▶ _Exercise brief_:
Using the records below, find every line that includes "site" and copy it.
Top of Data to use
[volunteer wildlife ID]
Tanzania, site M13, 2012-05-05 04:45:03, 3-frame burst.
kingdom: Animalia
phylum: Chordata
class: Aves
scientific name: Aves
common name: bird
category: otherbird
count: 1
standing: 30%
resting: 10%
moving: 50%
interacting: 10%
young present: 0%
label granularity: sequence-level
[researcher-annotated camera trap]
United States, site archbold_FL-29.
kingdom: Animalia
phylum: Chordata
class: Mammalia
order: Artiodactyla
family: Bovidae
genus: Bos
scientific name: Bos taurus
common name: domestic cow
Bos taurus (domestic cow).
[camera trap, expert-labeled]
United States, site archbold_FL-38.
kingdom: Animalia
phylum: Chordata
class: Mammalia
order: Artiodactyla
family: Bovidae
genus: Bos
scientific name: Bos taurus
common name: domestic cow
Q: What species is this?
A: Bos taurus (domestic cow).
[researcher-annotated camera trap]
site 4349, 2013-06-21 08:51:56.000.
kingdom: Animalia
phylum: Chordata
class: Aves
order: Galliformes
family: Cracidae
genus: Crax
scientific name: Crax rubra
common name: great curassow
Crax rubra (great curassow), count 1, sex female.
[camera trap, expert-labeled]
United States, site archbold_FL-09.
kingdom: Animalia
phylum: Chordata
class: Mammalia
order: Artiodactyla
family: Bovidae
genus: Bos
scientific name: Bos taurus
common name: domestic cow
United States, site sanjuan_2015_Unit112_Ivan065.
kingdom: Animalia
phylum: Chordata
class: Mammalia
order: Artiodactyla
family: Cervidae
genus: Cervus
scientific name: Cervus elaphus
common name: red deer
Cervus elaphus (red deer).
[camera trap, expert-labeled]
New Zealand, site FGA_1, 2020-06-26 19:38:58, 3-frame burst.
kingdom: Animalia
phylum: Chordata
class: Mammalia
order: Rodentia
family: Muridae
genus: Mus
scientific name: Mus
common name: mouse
Bottom of Data to use
▶ _Solution to this problem_:
Tanzania, site M13, 2012-05-05 04:45:03, 3-frame burst.
United States, site archbold_FL-29.
United States, site archbold_FL-38.
site 4349, 2013-06-21 08:51:56.000.
United States, site archbold_FL-09.
United States, site sanjuan_2015_Unit112_Ivan065.
New Zealand, site FGA_1, 2020-06-26 19:38:58, 3-frame burst.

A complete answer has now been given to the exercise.